Brunton‑Spall recommends that teams starting with microservices keep the scope small. An organization should begin with a single microservice, ensuring the adoption of appropriate supporting tools and practices such as easy‑to‑use automation infrastructure, automated deployment, log aggregation, monitoring tools, and robust alerting practices.
Scaling from one microservice to many introduces new challenges, primarily the growing complexity of error diagnosis. As Brunton‑Spall noted:
“Compared with a monolithic architecture of the same size, microservice failures appear far more conspicuous.”
Understanding the complex interactions between microservices requires excellent diagnostic and monitoring tools. He distinguishes shallow monitoring (“Is my service running?”) from deep monitoring (“Are my service and its dependencies running?”). While deep monitoring provides a more comprehensive view, it can also generate cascading alerts that obscure the true root cause, especially when a widely‑used service fails.
Two additional points are frequently emphasized: design microservices with failure scenarios in mind, and provide a unified management interface. For example, TwitterServer offers a standard way to trigger a circuit‑breaker for a service.
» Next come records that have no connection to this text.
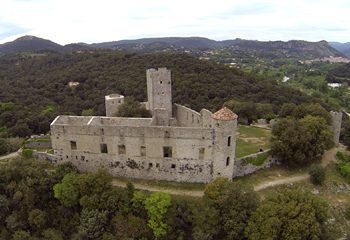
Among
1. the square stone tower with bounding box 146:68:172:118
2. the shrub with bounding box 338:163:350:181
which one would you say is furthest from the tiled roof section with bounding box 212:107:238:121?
the shrub with bounding box 338:163:350:181

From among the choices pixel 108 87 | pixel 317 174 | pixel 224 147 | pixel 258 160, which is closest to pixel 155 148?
pixel 224 147

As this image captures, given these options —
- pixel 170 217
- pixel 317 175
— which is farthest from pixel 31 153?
pixel 317 175

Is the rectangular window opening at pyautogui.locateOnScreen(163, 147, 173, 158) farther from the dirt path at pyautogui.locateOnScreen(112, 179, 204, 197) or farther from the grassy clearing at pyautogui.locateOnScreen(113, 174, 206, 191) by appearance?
the dirt path at pyautogui.locateOnScreen(112, 179, 204, 197)

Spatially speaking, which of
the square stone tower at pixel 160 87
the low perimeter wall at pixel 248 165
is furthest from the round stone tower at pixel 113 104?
the low perimeter wall at pixel 248 165

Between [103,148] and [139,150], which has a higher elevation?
[139,150]

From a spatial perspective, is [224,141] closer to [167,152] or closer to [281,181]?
[167,152]

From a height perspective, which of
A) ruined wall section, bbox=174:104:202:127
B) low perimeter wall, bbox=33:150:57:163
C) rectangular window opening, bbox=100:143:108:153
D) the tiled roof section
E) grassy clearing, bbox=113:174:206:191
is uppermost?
the tiled roof section

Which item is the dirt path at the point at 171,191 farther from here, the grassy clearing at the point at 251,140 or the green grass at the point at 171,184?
the grassy clearing at the point at 251,140
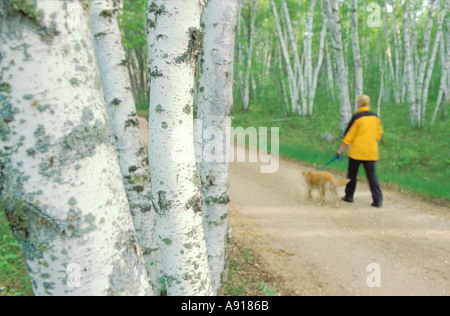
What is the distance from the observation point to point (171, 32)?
157 centimetres

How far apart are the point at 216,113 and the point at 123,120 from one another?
1010 mm

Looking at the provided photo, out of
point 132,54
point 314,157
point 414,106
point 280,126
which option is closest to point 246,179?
point 314,157

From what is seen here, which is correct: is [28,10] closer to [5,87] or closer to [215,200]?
[5,87]

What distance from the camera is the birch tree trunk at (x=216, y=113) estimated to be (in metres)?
2.79

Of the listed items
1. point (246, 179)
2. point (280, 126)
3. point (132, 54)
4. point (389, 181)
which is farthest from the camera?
point (132, 54)

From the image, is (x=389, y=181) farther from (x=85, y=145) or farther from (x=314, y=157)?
(x=85, y=145)

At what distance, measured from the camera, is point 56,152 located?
2.45 ft

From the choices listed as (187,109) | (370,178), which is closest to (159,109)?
(187,109)

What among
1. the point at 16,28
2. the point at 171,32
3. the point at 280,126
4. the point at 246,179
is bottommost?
the point at 246,179

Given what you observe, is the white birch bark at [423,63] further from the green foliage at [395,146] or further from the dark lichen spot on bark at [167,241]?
the dark lichen spot on bark at [167,241]

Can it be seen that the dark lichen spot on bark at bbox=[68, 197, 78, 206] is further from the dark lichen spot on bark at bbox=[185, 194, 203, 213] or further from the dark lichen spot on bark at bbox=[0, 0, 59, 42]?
the dark lichen spot on bark at bbox=[185, 194, 203, 213]

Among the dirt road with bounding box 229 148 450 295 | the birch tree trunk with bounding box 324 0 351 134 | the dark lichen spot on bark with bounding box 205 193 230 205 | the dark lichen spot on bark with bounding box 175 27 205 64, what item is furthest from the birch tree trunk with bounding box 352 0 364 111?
the dark lichen spot on bark with bounding box 175 27 205 64

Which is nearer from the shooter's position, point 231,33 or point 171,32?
point 171,32

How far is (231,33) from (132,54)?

If an organization already has a mature deployment‑audit process, developers should be equipped with pagers and data‑center keys. Pagers make developers experience the impact of their own mistakes, encouraging rapid resolution of recurring issues. However, mature support models also need policies for developer fatigue, team turnover, and hand‑over procedures, such as requiring that a system have fewer than N errors over M weeks and that a run‑book be submitted during hand‑over.
Simple solutions can promote effective microservice operations. Brunton‑Spall shared a case from his time at The Guardian before joining GDS: the initial server launch process used a basic Ubuntu image, with a bash script that employed apt-get to install packages and wget to download a JAR file and start it.